Input data:

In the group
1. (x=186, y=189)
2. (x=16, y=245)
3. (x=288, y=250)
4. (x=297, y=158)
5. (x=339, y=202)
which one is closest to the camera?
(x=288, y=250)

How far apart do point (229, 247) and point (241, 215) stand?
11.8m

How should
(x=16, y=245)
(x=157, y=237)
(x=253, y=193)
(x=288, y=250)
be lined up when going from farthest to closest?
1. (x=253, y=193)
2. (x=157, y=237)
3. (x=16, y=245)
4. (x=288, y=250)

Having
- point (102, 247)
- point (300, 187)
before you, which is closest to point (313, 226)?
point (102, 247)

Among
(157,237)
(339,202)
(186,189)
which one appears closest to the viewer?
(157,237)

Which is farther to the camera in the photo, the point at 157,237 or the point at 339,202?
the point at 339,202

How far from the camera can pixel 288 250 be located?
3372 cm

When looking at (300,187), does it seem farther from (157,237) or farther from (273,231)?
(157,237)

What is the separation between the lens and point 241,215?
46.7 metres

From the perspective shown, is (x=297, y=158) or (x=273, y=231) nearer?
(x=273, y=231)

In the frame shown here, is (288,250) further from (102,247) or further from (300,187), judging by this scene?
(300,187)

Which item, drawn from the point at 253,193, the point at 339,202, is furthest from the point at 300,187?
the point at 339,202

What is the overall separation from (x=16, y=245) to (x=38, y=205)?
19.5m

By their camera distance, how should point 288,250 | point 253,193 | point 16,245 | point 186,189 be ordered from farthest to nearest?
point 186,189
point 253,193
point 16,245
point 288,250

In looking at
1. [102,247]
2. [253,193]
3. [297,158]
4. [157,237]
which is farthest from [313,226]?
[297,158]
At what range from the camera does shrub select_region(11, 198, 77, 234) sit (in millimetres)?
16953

Do this:
Return, unchanged and in full, the rows above, starting at the line that contains "From the perspective" and ending at the final line of the rows, with both of those lines included.

Exercise result:
From the perspective shown, is (x=297, y=158) or (x=273, y=231) nearer?
(x=273, y=231)

In the frame shown here, is (288,250) further from (102,247) or further from (300,187), judging by this scene?
(300,187)

Which item, drawn from the point at 253,193, the point at 339,202, is furthest from the point at 300,187?
the point at 339,202

What is the overall separation from (x=16, y=245) to (x=38, y=205)?
19.5m

By their camera distance, how should point 288,250 | point 253,193 | point 16,245 | point 186,189 be ordered from farthest to nearest?
point 186,189
point 253,193
point 16,245
point 288,250

In looking at
1. [102,247]
2. [253,193]
3. [297,158]
4. [157,237]
which is farthest from [313,226]?
[297,158]
At what range from the camera does shrub select_region(11, 198, 77, 234) sit (in millimetres)?
16953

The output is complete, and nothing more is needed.